§ **Short task**: Please copy word for word the lines of the material below, starting with the line that contains "Which selection from" and continuing through the end of the material.

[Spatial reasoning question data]

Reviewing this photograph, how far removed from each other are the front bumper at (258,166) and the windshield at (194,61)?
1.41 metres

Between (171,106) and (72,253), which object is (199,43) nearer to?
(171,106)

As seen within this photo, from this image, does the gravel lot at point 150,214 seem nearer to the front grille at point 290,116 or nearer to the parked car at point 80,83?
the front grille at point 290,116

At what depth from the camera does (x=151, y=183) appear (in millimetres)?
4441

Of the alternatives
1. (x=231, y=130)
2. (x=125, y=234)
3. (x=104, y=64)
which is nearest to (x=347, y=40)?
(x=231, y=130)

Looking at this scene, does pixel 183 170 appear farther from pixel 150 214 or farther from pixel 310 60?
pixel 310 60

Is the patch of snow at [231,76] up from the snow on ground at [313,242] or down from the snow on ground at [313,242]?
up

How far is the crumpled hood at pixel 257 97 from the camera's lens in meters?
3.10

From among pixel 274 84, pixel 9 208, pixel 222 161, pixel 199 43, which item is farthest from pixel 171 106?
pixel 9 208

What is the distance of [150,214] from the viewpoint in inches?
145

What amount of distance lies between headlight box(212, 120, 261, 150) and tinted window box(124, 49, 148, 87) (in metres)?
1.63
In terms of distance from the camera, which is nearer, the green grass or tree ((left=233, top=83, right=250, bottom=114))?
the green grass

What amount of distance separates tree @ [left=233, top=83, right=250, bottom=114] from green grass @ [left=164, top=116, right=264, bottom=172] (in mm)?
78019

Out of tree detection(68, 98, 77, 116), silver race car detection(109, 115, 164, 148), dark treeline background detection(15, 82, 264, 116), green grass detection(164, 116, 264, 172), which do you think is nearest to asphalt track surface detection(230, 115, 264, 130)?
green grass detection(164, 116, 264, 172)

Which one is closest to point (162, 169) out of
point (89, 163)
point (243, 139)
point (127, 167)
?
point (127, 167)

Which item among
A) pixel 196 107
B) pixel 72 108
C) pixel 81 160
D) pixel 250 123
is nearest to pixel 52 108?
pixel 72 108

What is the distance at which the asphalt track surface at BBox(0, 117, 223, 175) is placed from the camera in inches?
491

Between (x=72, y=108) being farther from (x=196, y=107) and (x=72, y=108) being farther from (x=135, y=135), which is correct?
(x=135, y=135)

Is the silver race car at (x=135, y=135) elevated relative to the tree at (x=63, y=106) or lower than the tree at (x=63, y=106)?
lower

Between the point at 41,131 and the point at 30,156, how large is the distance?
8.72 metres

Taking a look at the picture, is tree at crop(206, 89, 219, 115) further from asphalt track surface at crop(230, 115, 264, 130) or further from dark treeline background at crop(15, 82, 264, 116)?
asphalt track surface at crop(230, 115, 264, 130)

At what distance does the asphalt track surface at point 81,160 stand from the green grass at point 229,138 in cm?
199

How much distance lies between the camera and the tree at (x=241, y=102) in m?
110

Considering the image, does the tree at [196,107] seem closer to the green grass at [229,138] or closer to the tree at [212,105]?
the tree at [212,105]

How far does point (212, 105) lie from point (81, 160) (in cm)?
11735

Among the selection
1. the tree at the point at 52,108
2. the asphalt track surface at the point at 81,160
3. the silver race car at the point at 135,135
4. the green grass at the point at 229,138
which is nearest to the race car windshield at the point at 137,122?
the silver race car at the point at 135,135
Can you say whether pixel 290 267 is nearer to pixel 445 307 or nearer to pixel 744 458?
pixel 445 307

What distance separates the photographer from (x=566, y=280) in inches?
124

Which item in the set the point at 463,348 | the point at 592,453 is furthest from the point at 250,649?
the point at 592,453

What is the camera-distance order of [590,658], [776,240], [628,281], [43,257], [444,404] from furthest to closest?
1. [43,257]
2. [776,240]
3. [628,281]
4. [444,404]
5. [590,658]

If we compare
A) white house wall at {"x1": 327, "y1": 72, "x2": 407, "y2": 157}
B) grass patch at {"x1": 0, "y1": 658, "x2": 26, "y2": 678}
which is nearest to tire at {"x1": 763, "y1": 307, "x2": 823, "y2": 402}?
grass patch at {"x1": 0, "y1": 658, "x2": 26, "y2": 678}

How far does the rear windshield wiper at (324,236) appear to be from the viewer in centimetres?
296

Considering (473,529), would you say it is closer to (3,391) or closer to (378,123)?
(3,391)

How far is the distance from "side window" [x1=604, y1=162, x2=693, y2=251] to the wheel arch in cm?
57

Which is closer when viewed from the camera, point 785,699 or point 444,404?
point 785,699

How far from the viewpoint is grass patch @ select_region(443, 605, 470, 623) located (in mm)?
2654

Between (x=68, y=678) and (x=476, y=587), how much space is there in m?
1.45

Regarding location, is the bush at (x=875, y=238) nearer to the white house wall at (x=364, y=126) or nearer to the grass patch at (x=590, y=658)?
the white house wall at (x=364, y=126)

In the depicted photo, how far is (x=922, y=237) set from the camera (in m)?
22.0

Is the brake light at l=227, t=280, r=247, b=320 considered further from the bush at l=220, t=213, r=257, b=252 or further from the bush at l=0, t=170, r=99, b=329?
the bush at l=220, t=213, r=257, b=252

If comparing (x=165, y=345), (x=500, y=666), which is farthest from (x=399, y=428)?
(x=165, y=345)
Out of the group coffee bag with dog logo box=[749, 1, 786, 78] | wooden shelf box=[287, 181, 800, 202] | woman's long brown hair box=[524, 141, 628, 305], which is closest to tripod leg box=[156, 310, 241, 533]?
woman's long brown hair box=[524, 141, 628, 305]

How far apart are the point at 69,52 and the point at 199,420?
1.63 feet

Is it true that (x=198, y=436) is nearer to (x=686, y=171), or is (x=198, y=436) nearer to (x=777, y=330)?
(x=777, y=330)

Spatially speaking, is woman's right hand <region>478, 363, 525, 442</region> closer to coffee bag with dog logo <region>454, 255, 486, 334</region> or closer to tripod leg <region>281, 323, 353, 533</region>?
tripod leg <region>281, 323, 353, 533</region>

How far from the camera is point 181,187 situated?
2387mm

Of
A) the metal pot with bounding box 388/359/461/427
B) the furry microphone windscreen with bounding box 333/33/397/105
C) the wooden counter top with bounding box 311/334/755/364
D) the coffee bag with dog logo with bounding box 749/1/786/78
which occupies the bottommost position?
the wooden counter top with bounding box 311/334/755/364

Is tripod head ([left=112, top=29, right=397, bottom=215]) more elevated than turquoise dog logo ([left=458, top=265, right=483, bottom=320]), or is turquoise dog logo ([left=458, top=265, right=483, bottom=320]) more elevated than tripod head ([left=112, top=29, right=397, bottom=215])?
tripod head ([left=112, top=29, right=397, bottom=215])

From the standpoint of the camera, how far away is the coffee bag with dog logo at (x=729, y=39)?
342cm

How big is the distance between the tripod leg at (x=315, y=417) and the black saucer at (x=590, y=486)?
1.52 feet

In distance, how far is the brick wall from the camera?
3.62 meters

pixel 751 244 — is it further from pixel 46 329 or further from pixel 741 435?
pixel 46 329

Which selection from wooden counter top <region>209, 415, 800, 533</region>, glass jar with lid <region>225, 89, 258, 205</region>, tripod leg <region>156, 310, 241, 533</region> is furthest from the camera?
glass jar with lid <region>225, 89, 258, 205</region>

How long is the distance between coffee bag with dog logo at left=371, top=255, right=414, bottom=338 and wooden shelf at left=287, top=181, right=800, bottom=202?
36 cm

§ **Result of this exercise**:
Which selection from wooden counter top <region>209, 415, 800, 533</region>, glass jar with lid <region>225, 89, 258, 205</region>, tripod leg <region>156, 310, 241, 533</region> is furthest from the camera?
glass jar with lid <region>225, 89, 258, 205</region>

How long is the distance between coffee bag with dog logo at left=371, top=255, right=414, bottom=338 and wooden shelf at left=287, top=181, right=800, bottom=202?
36 cm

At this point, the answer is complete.